NLP Datasets and Benchmarks

Standard benchmarks enable fair comparison between models and track progress in NLP research. Understanding benchmark design is essential for proper model evaluation.

Benchmark Evolution

GLUE Benchmark

The General Language Understanding Evaluation (GLUE) benchmark tests language understanding across 9 tasks.

Task	Type	Train Size	Dev Size	Metric
CoLA	Acceptability	8.5K	1K	Matthews Correlation
SST-2	Sentiment	67K	872	Accuracy
MRPC	Paraphrase	3.7K	204	F1 / Accuracy
QQP	Paraphrase	364K	40K	F1 / Accuracy
STS-B	Similarity	5.7K	1.5K	Pearson / Spearman
MNLI	NLI	393K	20K	Accuracy
QNLI	NLI	105K	5.7K	Accuracy
RTE	NLI	2.5K	277	Accuracy
WNLI	Coreference	634	71	Accuracy

from datasets import load_dataset
import evaluate

def evaluate_glue(model, tokenizer, task_name):
    """Evaluate model on a GLUE task."""
    dataset = load_dataset("glue", task_name)

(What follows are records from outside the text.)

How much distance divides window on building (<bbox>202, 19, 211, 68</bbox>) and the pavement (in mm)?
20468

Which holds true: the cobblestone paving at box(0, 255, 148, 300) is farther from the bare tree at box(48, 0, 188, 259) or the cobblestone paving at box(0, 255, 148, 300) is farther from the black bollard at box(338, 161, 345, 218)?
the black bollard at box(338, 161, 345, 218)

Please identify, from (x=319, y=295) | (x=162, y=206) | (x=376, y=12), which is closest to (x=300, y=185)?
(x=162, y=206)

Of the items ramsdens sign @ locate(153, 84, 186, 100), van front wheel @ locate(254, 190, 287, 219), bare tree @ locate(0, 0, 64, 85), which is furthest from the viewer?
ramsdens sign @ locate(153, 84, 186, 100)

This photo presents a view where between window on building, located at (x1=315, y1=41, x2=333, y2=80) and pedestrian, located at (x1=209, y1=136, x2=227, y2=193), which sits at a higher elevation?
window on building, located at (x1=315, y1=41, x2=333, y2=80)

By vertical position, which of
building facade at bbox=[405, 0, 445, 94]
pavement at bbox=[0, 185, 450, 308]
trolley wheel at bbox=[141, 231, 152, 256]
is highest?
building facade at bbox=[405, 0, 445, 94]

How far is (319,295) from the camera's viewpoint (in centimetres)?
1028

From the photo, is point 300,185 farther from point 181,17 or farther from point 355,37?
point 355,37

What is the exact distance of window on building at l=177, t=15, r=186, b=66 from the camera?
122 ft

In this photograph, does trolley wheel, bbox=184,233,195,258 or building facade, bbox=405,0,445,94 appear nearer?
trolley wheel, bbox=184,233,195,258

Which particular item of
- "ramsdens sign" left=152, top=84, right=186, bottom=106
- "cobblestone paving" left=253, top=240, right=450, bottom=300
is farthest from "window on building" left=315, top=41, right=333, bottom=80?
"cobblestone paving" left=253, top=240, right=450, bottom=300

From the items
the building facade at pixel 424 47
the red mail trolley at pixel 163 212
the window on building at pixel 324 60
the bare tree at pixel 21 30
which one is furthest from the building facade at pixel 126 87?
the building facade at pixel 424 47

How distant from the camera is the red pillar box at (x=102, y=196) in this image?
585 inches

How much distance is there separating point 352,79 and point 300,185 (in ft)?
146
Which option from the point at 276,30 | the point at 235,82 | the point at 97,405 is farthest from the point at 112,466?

    metric = evaluate.load("glue", task_name)

    def compute_metrics(eval_pred):
        logits, labels = eval_pred
        predictions = logits.argmax(axis=-1)
        return metric.compute(predictions=predictions, references=labels)

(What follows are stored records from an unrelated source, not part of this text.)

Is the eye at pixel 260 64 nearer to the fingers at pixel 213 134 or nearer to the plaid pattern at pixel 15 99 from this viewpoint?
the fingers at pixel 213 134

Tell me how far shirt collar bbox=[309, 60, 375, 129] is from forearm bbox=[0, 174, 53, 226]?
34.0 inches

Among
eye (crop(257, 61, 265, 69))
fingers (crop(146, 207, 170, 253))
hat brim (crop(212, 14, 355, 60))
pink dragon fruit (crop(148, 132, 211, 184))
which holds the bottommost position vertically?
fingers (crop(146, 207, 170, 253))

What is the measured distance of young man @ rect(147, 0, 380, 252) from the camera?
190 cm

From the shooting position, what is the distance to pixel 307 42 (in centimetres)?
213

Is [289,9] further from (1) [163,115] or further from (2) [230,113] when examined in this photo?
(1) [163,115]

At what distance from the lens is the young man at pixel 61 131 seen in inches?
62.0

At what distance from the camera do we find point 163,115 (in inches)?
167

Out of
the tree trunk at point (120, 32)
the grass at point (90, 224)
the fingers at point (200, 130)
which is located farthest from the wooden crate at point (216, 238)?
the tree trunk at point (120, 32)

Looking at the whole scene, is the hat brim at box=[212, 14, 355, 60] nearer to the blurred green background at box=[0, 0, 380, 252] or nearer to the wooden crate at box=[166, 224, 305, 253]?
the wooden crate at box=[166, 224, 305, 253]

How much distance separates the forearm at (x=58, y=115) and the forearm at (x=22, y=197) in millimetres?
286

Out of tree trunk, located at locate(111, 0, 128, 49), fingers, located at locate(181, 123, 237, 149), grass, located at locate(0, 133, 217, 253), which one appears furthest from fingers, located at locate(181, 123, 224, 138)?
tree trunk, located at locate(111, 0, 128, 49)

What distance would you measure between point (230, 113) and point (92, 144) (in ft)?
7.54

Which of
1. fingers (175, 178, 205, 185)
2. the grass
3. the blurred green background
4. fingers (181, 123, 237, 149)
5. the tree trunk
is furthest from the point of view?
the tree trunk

    # Task-specific configurations
    task_configs = {
        "cola": {"metric": "matthews_correlation"},
        "sst2": {"metric": "accuracy"},
        "mrpc": {"metric": ["accuracy", "f1"]},
        "qqp": {"metric": ["accuracy", "f1"]},
        "stsb": {"metric": ["pearsonr", "spearmanr"]},
        "mnli": {"metric": "accuracy"},
        "qnli": {"metric": "accuracy"},
        "rte": {"metric": "accuracy"},
    }

    return compute_metrics

# GLUE scores for reference
glue_baseline_scores = {
    "CoLA": {"BERT-base": 0.521, "BERT-large": 0.587, "RoBERTa-large": 0.680},
    "SST-2": {"BERT-base": 0.929, "BERT-large": 0.935, "RoBERTa-large": 0.964},
    "MRPC": {"BERT-base": 0.889, "BERT-large": 0.893, "RoBERTa-large": 0.909},
    "QQP": {"BERT-base": 0.913, "BERT-large": 0.918, "RoBERTa-large": 0.922},
    "STSB": {"BERT-base": 0.858, "BERT-large": 0.865, "RoBERTa-large": 0.923},
    "MNLI-m": {"BERT-base": 0.841, "BERT-large": 0.858, "RoBERTa-large": 0.902},
    "QNLI": {"BERT-base": 0.905, "BERT-large": 0.918, "RoBERTa-large": 0.939},
    "RTE": {"BERT-base": 0.664, "BERT-large": 0.702, "RoBERTa-large": 0.882},
    "WNLI": {"BERT-base": 0.563, "BERT-large": 0.563, "RoBERTa-large": 0.913},
}

SuperGLUE

SuperGLUE offers harder tasks that remained challenging even after GLUE was solved.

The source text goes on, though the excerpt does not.